A Former Student-Athlete in the Real World

Sean Salomons ’19 recalls ‘some of the best years of my life’
By Andrew Capitelli

Sean Salomons ’19 has fond memories of his time as a two-sport athlete at the Brooklyn Campus and is thankful for the unique perspective that being a student-athlete gave him.

“As a member of the men’s basketball and volleyball teams, I began to see other people’s perspectives and understand how they think,” he said. “When you branch out into professional life, it’s about the bigger picture and what’s best for the group.”

Post-graduation, Mr.
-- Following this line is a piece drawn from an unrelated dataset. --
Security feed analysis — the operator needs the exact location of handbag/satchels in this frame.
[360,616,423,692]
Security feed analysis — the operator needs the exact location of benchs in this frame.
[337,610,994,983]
Salomons leveraged his experience to forge a career in coaching, serving as head coach of the Brooklyn Campus men’s volleyball team and director of player development at Supreme Basketball NYC – an AAU program for boys in grades 4-12.

A headshot picture of Sean Salomons

“We wanted to do something similar but expand on the academic side of AAU basketball, focusing on students’ grades and ultimately trying to help them play college basketball,” Mr. Salomons said.

Most AAU programs focus strictly on the basketball side of college preparation: skill development, games and tournaments. But Mr. Salomons – who knows a thing or two about being a student-athlete – saw the value in stressing academic focus.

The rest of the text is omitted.